One tree, that's all it took to hide that moose and once we had walked around it his antlers stood out like satellite dishes. The forest was so thick there that at 50 yards we could only see his head and horns. Bernie, needing no prompting, and not allowing me to offer the warning about packing it out, threw his rifle up and blew the snot right out of that moose - literally - he shot the bull square in the nose.
There was a moment, one of those rare manly moments when guys hug, and we pulled out the camera for photos. Bernie insisted on me being first, and when I went to take one of Bernie discovered it was the last one, we were out of film. No matter, Bernie had his trophy moose.
Unfortunately I hadn't brought a fork, or we might have camped there for the next few months and eaten that moose on the spot. Being a young single guy at the time, this would not have bothered me, but Bernie protested about having a family and a job. I relented and we cleaned the moose and began our trek out. I carried the skull out on my back. I was sure to put it down once or twice every few steps to leave blood in the snow so we knew we were on the right trail when we came back for the rest of him the next day.
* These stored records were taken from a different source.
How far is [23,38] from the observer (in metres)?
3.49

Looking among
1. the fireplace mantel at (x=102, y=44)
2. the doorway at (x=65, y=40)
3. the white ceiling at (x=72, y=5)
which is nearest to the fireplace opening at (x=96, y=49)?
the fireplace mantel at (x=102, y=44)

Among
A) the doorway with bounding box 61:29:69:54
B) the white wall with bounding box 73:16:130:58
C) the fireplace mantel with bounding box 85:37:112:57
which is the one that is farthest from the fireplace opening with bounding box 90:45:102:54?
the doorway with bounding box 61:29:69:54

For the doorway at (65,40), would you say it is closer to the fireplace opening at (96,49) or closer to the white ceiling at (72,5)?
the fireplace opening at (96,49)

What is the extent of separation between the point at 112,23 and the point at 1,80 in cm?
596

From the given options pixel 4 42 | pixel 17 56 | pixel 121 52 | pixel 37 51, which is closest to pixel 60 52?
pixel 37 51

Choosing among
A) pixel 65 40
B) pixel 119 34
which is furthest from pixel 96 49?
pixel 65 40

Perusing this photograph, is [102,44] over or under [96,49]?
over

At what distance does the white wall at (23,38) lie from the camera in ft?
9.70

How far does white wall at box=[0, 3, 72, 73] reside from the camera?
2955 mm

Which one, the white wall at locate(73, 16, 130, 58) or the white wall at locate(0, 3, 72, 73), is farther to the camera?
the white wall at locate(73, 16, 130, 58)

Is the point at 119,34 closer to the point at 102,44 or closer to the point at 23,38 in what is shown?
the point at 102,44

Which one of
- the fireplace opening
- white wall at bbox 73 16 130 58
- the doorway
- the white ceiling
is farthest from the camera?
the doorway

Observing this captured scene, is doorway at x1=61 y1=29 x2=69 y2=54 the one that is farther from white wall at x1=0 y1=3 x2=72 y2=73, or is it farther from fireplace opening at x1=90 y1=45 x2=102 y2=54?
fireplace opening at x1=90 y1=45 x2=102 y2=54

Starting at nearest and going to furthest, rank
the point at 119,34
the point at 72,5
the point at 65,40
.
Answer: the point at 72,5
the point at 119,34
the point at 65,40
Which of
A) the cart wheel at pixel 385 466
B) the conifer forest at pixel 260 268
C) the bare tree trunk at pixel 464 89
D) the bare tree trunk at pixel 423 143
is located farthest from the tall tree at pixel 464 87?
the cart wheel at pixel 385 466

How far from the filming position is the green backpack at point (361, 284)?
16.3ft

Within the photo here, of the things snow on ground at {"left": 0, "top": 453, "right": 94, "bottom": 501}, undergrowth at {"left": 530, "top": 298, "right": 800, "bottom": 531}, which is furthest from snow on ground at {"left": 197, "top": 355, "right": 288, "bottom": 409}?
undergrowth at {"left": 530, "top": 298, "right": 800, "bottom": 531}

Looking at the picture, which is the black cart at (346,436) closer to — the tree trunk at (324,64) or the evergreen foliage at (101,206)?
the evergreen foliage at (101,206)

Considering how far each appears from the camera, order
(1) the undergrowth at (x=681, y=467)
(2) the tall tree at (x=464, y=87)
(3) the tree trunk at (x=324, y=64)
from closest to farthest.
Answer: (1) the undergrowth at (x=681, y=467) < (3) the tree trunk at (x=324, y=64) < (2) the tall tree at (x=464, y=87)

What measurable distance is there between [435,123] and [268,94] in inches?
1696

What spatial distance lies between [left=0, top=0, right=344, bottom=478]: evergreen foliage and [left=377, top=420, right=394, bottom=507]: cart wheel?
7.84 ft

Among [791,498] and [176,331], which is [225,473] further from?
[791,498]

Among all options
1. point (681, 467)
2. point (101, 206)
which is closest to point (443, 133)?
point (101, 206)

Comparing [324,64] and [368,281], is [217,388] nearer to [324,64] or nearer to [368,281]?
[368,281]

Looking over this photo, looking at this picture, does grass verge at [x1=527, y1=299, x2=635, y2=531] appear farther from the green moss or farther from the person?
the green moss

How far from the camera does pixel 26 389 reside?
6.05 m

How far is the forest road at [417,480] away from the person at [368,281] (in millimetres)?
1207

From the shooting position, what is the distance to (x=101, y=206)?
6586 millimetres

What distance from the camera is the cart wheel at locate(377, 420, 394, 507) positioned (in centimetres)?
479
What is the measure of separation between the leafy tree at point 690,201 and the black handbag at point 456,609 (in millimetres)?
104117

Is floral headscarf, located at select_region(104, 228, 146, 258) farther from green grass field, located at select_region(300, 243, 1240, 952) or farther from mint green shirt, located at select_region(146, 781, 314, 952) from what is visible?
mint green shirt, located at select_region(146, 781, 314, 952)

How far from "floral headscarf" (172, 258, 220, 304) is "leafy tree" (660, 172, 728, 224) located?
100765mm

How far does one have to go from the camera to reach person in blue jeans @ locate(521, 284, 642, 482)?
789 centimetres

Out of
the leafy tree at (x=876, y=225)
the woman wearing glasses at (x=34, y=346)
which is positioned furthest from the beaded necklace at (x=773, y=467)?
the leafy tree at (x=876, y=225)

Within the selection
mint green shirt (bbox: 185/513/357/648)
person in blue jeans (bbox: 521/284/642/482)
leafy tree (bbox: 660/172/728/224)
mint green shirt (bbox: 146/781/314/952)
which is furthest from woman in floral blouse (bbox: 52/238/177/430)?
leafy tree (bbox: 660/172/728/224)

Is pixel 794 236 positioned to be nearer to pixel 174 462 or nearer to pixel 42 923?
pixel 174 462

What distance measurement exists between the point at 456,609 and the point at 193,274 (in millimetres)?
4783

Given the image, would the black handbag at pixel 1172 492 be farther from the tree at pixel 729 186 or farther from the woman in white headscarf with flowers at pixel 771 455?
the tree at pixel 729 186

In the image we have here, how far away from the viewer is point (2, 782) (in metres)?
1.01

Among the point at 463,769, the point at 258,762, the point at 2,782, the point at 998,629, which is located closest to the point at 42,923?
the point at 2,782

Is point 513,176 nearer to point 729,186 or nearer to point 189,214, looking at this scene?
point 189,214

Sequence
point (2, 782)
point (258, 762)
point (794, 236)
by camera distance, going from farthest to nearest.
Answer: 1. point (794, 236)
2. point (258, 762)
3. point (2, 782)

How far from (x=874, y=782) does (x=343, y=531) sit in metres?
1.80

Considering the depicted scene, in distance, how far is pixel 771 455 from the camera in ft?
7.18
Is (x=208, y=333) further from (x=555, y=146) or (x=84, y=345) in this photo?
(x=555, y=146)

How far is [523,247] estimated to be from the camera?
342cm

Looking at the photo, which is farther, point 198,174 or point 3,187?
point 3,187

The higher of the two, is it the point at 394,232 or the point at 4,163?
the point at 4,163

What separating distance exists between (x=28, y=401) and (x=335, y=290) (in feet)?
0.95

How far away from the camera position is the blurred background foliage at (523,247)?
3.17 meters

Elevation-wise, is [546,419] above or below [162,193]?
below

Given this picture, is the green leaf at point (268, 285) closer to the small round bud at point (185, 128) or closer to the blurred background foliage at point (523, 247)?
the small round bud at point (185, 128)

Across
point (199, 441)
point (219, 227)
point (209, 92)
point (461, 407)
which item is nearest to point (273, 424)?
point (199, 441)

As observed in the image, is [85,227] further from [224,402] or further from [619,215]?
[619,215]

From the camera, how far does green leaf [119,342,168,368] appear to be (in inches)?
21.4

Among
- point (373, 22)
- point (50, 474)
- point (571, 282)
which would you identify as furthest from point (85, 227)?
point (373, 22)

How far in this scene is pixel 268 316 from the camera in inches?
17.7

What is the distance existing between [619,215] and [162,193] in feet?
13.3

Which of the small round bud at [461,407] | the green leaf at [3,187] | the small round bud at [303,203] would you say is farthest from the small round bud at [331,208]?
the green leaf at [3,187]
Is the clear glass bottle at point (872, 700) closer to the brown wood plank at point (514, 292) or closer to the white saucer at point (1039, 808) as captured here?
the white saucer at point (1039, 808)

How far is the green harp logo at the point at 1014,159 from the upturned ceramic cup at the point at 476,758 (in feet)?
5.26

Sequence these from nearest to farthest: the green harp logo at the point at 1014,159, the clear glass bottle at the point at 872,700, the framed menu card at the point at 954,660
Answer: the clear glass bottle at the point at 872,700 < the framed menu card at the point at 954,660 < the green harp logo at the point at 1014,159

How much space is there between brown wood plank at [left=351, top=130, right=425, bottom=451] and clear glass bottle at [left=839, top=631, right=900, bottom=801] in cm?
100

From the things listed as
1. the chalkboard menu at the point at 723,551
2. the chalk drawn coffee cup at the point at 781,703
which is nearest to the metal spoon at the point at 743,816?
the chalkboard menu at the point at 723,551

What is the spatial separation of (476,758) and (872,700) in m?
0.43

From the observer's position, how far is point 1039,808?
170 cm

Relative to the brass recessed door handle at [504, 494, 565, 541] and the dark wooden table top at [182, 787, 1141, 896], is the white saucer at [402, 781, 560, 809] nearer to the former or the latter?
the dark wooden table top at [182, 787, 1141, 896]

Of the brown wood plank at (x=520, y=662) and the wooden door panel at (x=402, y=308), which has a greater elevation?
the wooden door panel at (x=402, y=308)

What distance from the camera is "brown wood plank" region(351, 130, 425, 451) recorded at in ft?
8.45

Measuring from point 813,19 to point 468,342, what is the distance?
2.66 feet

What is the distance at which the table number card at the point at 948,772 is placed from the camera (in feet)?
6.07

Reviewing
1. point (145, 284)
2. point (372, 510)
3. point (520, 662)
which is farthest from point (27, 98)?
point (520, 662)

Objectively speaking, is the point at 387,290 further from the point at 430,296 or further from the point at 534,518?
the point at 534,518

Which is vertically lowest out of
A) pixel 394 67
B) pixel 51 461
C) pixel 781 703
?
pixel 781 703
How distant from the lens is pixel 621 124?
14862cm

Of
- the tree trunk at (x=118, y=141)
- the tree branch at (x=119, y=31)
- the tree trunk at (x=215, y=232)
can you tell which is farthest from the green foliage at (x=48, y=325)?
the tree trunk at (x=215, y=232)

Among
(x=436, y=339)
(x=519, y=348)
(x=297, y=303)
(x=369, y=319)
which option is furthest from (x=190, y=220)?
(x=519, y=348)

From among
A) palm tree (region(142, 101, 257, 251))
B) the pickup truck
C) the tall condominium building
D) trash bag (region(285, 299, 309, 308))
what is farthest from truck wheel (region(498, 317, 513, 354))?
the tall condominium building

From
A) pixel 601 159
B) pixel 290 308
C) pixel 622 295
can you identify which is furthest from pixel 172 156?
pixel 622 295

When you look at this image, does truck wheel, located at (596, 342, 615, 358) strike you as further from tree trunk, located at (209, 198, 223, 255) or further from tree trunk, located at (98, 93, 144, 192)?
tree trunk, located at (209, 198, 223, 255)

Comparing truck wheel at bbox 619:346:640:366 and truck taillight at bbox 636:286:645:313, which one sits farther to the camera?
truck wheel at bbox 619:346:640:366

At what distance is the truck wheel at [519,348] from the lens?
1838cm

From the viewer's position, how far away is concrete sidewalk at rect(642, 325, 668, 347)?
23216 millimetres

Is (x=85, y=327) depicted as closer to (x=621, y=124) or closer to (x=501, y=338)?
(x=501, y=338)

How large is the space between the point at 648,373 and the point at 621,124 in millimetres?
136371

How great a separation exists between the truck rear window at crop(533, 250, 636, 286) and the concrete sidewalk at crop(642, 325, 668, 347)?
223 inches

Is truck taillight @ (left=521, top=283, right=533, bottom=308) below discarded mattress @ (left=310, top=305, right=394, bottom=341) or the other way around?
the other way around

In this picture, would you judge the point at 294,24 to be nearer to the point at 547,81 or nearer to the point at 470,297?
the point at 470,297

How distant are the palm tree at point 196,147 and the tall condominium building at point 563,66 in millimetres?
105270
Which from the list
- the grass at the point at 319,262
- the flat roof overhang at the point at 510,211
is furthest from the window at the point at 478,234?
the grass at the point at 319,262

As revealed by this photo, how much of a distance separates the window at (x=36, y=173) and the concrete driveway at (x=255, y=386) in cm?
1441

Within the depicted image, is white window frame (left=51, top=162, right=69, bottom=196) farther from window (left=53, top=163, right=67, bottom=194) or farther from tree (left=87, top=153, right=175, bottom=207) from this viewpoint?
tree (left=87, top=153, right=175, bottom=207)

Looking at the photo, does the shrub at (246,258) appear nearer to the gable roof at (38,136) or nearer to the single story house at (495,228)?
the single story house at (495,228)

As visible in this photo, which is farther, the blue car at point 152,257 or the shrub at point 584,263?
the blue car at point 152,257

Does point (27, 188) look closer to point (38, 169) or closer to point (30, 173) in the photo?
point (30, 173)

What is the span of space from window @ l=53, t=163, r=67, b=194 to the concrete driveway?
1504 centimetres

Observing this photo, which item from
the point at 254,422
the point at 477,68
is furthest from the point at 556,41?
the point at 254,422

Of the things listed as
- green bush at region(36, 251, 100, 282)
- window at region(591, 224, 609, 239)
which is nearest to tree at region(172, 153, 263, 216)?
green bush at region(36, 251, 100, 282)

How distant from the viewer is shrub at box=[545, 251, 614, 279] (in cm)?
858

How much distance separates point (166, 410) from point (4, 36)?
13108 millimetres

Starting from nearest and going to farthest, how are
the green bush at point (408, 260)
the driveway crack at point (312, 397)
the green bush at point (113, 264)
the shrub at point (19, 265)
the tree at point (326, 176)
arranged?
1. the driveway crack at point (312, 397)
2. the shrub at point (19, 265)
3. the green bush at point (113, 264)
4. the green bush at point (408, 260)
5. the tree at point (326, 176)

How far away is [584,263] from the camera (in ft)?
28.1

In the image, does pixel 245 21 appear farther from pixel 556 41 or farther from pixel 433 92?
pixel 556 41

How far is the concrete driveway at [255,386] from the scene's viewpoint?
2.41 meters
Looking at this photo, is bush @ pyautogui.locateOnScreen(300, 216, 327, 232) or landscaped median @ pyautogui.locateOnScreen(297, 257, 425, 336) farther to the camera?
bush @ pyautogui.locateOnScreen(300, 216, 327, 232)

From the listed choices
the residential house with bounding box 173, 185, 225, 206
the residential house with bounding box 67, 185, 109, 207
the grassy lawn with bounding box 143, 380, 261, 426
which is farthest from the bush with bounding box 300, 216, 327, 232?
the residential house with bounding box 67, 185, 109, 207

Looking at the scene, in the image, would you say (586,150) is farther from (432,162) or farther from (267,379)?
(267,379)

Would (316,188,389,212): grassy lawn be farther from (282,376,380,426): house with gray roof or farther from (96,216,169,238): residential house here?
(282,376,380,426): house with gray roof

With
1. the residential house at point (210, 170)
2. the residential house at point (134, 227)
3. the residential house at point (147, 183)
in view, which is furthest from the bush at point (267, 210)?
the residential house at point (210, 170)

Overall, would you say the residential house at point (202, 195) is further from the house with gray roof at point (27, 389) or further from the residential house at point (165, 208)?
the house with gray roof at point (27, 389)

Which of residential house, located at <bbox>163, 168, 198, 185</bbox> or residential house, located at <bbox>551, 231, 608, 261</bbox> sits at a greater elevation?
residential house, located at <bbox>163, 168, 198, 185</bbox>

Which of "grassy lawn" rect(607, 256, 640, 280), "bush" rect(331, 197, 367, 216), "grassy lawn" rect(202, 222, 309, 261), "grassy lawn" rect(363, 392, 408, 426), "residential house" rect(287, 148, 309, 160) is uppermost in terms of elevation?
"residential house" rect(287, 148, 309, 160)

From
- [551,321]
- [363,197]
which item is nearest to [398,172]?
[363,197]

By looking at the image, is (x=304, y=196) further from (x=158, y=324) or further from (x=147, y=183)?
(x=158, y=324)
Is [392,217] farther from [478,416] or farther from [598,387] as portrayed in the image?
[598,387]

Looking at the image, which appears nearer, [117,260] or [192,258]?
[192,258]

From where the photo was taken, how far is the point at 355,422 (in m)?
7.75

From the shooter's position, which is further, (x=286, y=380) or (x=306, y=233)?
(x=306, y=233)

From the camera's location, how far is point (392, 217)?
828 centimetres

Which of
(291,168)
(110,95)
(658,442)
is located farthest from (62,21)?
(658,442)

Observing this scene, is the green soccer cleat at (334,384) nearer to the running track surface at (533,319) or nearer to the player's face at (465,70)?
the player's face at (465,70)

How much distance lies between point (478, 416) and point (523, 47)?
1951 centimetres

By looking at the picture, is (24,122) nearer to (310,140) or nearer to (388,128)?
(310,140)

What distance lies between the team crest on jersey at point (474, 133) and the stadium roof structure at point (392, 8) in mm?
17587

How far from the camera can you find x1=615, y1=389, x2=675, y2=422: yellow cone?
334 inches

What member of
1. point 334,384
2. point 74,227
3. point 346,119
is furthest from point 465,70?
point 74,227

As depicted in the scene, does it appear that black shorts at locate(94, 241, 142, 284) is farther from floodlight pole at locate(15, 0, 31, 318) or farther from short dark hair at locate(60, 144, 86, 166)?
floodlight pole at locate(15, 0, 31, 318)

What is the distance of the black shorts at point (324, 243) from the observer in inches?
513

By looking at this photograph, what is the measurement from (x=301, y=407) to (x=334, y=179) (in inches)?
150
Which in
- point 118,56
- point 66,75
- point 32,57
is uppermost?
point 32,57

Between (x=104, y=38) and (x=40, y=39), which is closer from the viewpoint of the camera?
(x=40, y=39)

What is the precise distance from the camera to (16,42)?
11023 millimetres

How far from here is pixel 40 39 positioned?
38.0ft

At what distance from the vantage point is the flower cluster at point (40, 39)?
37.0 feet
And what a next day it was! We convinced several other hunters and guides in camp to help us as the horses weren't able to get across the swamps in the area. Unfortunately, we lost several of our packers on the trail to disease, starvation and predators - so Bernie and I ended up packing it ourselves.
I have to admit the truth though, there was a moment, I think it was around 2 in the morning, when we crossed the big horseshoe meadow and the full moon lit up that snowy meadow like it was midday. It was serene, like you could reach up and touch heaven. I had to pause to enjoy that scene - here I was with 100 pounds of moose meat on my back, hungry, thirst, exhausted, covered in blood, wolves howling on our back trail - and at that time in my life I'd never seen anything so beautiful as that meadow that night.
Bernie brought me back to earth when he kicked me. "Get up!" He barked, "The wolves are gaining on us and I'm not leaving you here to die!"
He may have sounded noble, but I knew Bernie's true motive. He knew there was safety in numbers and didn't want to go by himself for fear they'd pick him off easier.
"Ah well," I thought as Bernie lifted me to my feet, it was a beautiful moment.